The implications of Vioxx for WC are thus obvious. WC payers are potentially liable for cardiovascular conditions for WC claimants who have incurred cardiovascular conditions, and especially those claimants who had CVD prior to receiving Vioxx.
While WC payers have the right to subrogate those claims back against Merck (manufacturer of Vioxx), this will be a long, messy, and expensive process.
A very good discussion of the contentious relationship between (and among) hospitals, employers, and insurers can be found on healthsignals new york.
The article refers to recent developments in the Denver market that are worth reflecting upon.
Weiss Ratings has recently released their report on insurance industry profitability, and the news is both good and bad. Good if you compare it to past year’s reports, bad if you are expecting robust returns.
The report notes: “Of the 544 insurers studied by Weiss for the year ending 2003, 69 percent experienced either negative margins or profit margins of less than five percent.”
Makes the grocery business look like a great investment.

◆ **DATASET RECORDS**:
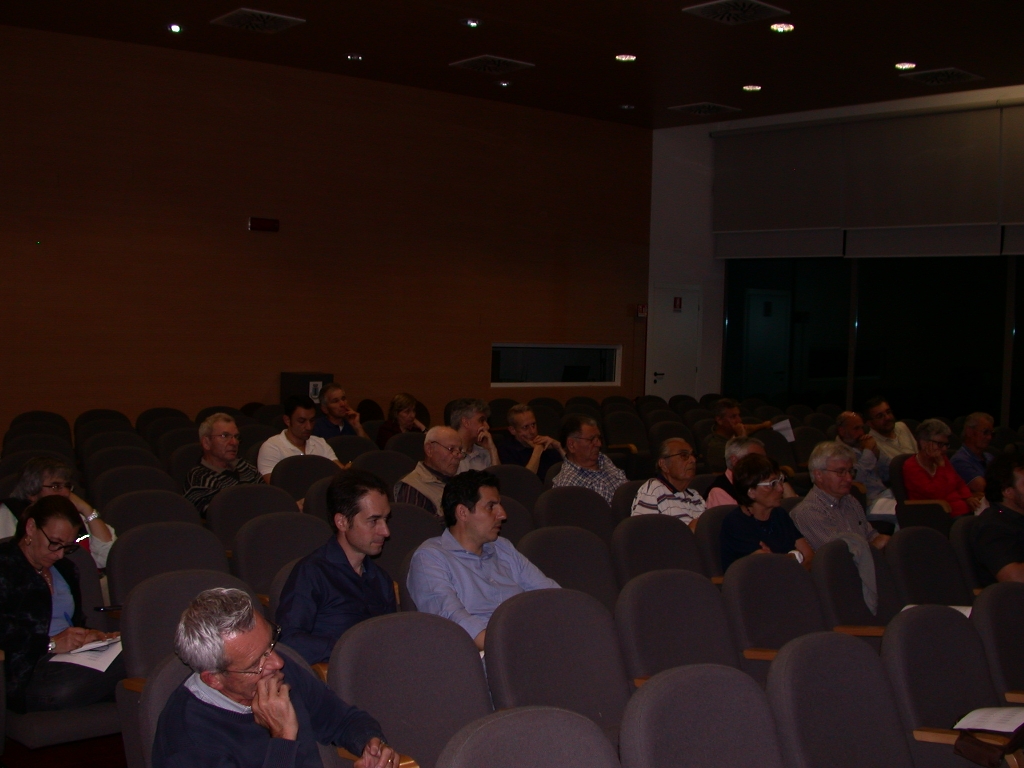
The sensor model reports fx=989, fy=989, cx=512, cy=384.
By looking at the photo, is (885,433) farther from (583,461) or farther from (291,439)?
(291,439)

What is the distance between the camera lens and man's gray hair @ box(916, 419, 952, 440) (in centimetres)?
681

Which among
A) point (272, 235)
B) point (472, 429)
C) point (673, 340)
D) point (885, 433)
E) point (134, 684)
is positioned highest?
point (272, 235)

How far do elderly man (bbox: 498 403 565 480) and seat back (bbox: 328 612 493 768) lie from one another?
13.0ft

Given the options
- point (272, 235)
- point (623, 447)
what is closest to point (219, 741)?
point (623, 447)

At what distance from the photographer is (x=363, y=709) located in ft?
8.97

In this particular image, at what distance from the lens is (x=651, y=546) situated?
15.2ft

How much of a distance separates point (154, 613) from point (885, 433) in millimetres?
6809

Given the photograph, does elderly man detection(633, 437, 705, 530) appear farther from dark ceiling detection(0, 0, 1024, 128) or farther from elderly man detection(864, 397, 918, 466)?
dark ceiling detection(0, 0, 1024, 128)

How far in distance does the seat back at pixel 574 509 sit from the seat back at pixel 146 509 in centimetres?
175

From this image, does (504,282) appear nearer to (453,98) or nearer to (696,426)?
(453,98)

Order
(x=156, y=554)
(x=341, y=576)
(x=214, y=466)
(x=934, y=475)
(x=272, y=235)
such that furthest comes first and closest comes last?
1. (x=272, y=235)
2. (x=934, y=475)
3. (x=214, y=466)
4. (x=156, y=554)
5. (x=341, y=576)

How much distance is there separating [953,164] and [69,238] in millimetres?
9985

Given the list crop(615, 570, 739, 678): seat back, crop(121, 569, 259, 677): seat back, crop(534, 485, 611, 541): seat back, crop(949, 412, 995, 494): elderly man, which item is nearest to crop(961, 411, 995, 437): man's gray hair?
crop(949, 412, 995, 494): elderly man

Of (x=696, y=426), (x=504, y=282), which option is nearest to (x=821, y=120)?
(x=504, y=282)
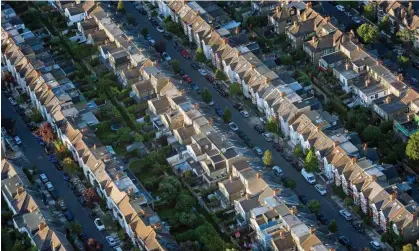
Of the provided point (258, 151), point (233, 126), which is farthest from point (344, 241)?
point (233, 126)

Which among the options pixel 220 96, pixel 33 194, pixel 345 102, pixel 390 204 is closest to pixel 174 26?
pixel 220 96

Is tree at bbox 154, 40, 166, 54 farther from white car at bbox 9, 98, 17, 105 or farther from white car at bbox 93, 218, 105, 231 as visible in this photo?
white car at bbox 93, 218, 105, 231

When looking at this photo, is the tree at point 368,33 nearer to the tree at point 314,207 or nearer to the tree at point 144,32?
the tree at point 144,32

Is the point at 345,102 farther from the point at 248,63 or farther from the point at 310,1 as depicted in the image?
the point at 310,1

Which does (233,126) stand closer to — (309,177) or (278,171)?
(278,171)

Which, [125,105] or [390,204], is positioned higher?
[390,204]
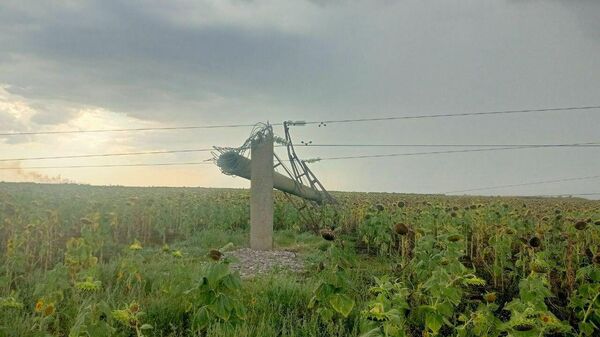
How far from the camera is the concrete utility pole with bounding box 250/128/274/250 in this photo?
1188 cm

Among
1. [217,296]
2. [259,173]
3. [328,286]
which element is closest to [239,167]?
[259,173]

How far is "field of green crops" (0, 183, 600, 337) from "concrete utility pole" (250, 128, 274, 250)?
0.75 meters

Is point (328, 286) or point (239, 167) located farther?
point (239, 167)

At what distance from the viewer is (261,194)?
1188 centimetres

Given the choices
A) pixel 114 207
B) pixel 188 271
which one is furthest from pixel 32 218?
pixel 188 271

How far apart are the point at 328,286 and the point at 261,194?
23.0ft

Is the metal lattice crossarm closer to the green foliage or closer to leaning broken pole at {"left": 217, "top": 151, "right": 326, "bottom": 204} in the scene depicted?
leaning broken pole at {"left": 217, "top": 151, "right": 326, "bottom": 204}

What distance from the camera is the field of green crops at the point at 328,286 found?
455 cm

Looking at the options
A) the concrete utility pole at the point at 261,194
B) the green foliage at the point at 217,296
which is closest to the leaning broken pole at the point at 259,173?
the concrete utility pole at the point at 261,194

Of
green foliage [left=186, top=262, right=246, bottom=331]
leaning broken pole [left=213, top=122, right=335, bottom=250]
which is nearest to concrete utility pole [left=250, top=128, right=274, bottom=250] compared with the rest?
leaning broken pole [left=213, top=122, right=335, bottom=250]

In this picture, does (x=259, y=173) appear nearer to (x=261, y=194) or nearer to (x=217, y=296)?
(x=261, y=194)

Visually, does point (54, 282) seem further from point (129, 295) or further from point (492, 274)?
point (492, 274)

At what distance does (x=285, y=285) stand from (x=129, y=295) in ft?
6.00

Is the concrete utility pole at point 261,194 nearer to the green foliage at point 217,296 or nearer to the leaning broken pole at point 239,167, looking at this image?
the leaning broken pole at point 239,167
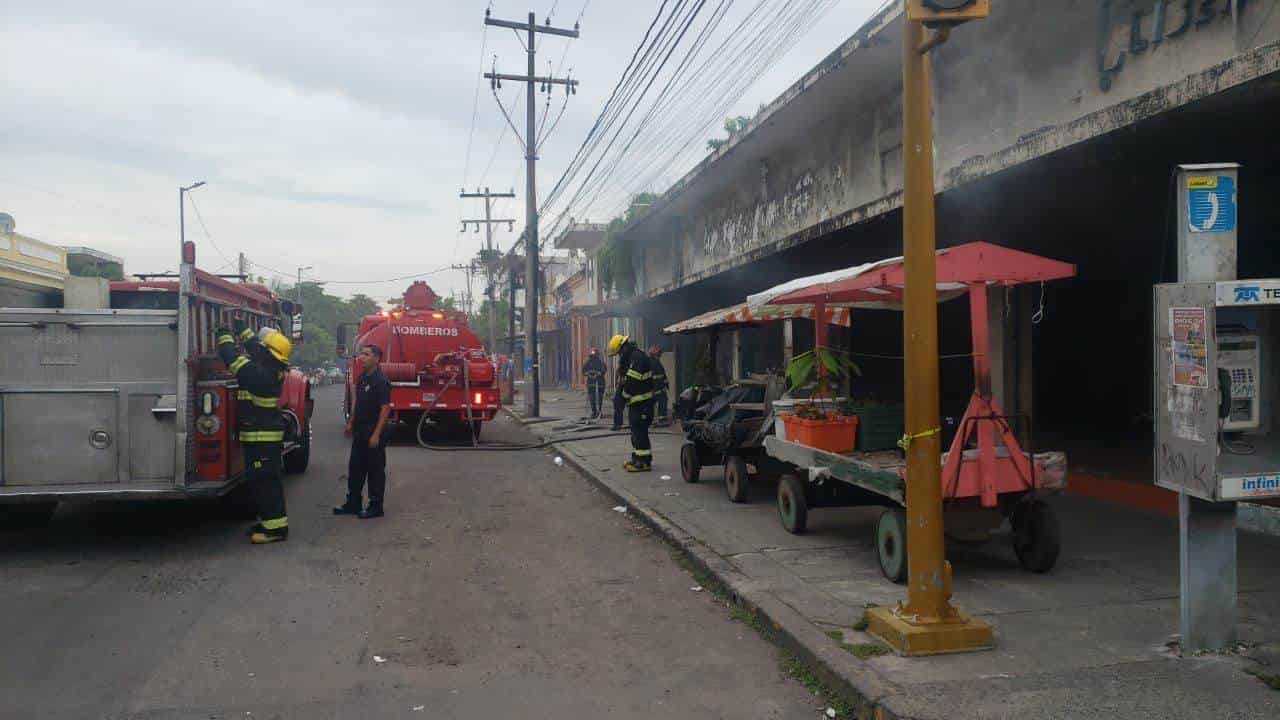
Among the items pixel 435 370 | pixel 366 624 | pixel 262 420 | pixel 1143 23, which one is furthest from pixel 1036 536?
pixel 435 370

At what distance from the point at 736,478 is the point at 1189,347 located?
566 cm

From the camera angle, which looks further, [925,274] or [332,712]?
[925,274]

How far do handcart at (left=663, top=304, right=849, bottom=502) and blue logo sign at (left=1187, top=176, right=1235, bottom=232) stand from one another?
4.39 metres

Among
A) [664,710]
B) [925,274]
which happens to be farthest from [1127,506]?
[664,710]

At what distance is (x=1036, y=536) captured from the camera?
6.21 m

◆ **ACTION ITEM**:
Resume the post on workers' compensation and insurance industry news, picking up right after its last sentence. The records have nothing to do with the post on workers' compensation and insurance industry news.

◆ **EXERCISE RESPONSE**:
Breaking down the numbers further by category, here are the individual industry sector results:
HMO – 3.8%
Life Insurance – 8.2 percent
Health Insurance – 5.5 percent
and the overall winner for most profitable insurance sector is…
P&C at 8.3 percent
Not surprisingly for those who have been reading our blog, the culprit appears to be the industry’s inability to contain rising health care costs.
Melissa Gannon, Weiss VP, notes: “”Although the industry has enjoyed an increase in revenues by raising premiums, insurers have also had to deal with the rising cost of medical care as a result of more open networks, an aging population, expensive medical advances, and an inefficient healthcare system.”
While some in the media believe we are all wintering in St Bart’s except for those brief holidays in the Alps, the truth is we continue to work very hard to combat health care costs, and do not appear to be making much progress.
Note – For those unfamiliar with Weiss, they are perhaps one of the more critical rating agencies, but their tough standards have been validated time and again as the more recognized entities have missed such debacles as Kemper Insurance’s sudden demise.
The Global Medical Forum held their 2004 US Summit in Washington DC last week, focusing on the different systems’ approaches to health technology. Building on the 2003 Summit’s focus on Pharmaceuticals, the presentations provided compelling insights into the ways technology is reviewed, adopted, and reimbursed in the EU.
Some of the more intriguing points included:
—the evaluation process tends to be much longer in the EU than in the US, and involves stakeholders from the patient, provider, hospital, and governmental communities
—in Germany, this process includes consideration of appropriate reimbursement amounts (contrast this w the US “we approve, you pay” methodology)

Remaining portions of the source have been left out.